───── DATA ROWS ─────
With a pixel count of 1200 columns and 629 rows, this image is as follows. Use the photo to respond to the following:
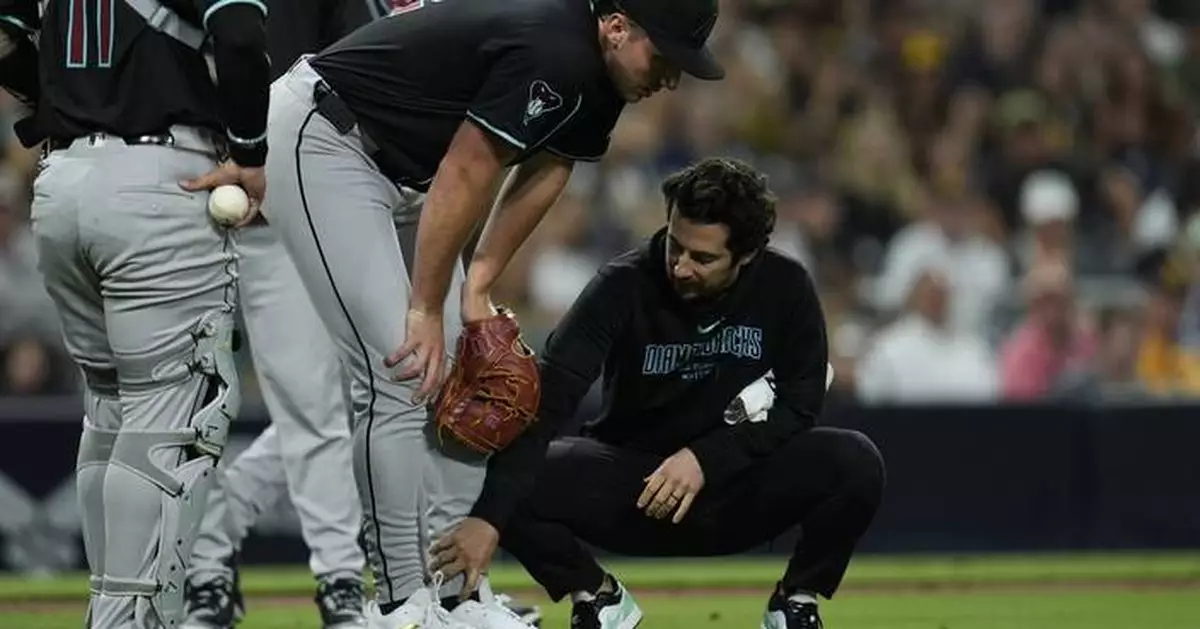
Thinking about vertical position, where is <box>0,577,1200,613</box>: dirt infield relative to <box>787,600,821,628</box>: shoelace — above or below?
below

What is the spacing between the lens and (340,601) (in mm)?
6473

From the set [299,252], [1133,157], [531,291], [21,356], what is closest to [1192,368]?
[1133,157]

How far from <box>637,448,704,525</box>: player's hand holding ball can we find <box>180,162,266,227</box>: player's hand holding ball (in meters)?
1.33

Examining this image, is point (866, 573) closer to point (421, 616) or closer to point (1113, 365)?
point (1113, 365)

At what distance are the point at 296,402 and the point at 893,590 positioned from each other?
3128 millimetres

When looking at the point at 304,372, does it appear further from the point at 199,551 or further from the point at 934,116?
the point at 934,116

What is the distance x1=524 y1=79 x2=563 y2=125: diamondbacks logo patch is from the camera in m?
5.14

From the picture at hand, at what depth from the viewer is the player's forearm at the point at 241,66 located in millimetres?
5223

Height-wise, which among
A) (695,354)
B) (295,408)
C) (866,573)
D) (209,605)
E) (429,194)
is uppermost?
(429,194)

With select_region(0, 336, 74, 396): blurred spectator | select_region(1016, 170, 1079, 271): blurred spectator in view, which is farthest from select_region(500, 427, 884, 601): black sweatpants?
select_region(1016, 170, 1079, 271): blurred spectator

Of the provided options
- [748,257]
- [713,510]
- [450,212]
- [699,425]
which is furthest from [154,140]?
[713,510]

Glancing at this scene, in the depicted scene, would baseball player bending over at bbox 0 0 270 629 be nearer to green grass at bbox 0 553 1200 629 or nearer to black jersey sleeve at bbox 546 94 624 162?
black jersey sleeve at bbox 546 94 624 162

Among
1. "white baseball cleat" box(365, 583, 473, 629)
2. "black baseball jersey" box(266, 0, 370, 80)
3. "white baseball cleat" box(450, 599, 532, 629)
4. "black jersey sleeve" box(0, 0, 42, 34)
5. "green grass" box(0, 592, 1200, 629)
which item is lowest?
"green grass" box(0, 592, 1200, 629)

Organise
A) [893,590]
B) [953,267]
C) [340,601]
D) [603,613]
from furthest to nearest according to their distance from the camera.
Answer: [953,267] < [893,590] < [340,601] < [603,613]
─────
───── DATA ROWS ─────
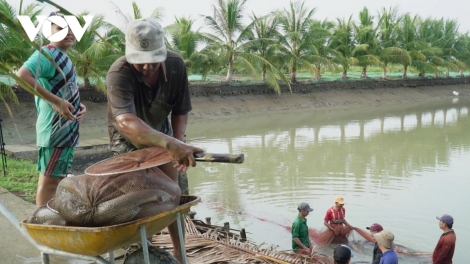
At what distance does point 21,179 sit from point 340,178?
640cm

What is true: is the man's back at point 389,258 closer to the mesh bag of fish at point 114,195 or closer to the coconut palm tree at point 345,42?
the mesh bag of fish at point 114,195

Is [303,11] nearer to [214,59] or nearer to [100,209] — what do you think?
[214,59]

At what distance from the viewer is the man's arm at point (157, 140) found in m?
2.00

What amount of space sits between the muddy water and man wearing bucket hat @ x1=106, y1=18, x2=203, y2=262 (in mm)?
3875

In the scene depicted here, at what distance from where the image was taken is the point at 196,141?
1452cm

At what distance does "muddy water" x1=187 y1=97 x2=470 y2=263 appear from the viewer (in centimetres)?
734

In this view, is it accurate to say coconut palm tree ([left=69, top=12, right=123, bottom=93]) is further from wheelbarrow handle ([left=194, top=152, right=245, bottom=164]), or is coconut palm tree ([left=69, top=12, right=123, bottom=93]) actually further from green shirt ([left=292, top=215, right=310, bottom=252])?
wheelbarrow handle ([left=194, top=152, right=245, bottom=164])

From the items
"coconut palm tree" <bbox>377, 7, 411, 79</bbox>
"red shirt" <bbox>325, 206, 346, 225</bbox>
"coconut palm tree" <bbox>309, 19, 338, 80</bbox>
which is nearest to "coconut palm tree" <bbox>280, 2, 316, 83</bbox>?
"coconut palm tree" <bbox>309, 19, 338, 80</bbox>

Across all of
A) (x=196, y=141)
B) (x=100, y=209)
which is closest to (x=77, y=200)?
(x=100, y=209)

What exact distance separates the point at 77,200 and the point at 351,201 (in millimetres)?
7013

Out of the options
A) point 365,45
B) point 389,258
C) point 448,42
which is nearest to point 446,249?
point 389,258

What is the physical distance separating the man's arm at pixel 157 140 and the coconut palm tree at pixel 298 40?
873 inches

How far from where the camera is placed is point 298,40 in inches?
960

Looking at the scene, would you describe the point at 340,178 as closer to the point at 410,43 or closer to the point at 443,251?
─────
# [WRITTEN INSTRUCTION]
Which lines of the listing contain the word "player"? Pick out each one and copy it in full.

# [CORRECT OUTPUT]
How far from <box>637,448,704,525</box>: player's hand holding ball can we find <box>180,162,266,227</box>: player's hand holding ball (in meters)?
From the picture at hand, at what depth from the viewer is the player's forearm at the point at 241,66 located in millimetres?
Glancing at this scene, in the depicted scene, would baseball player bending over at bbox 0 0 270 629 be nearer to green grass at bbox 0 553 1200 629 or nearer to black jersey sleeve at bbox 546 94 624 162?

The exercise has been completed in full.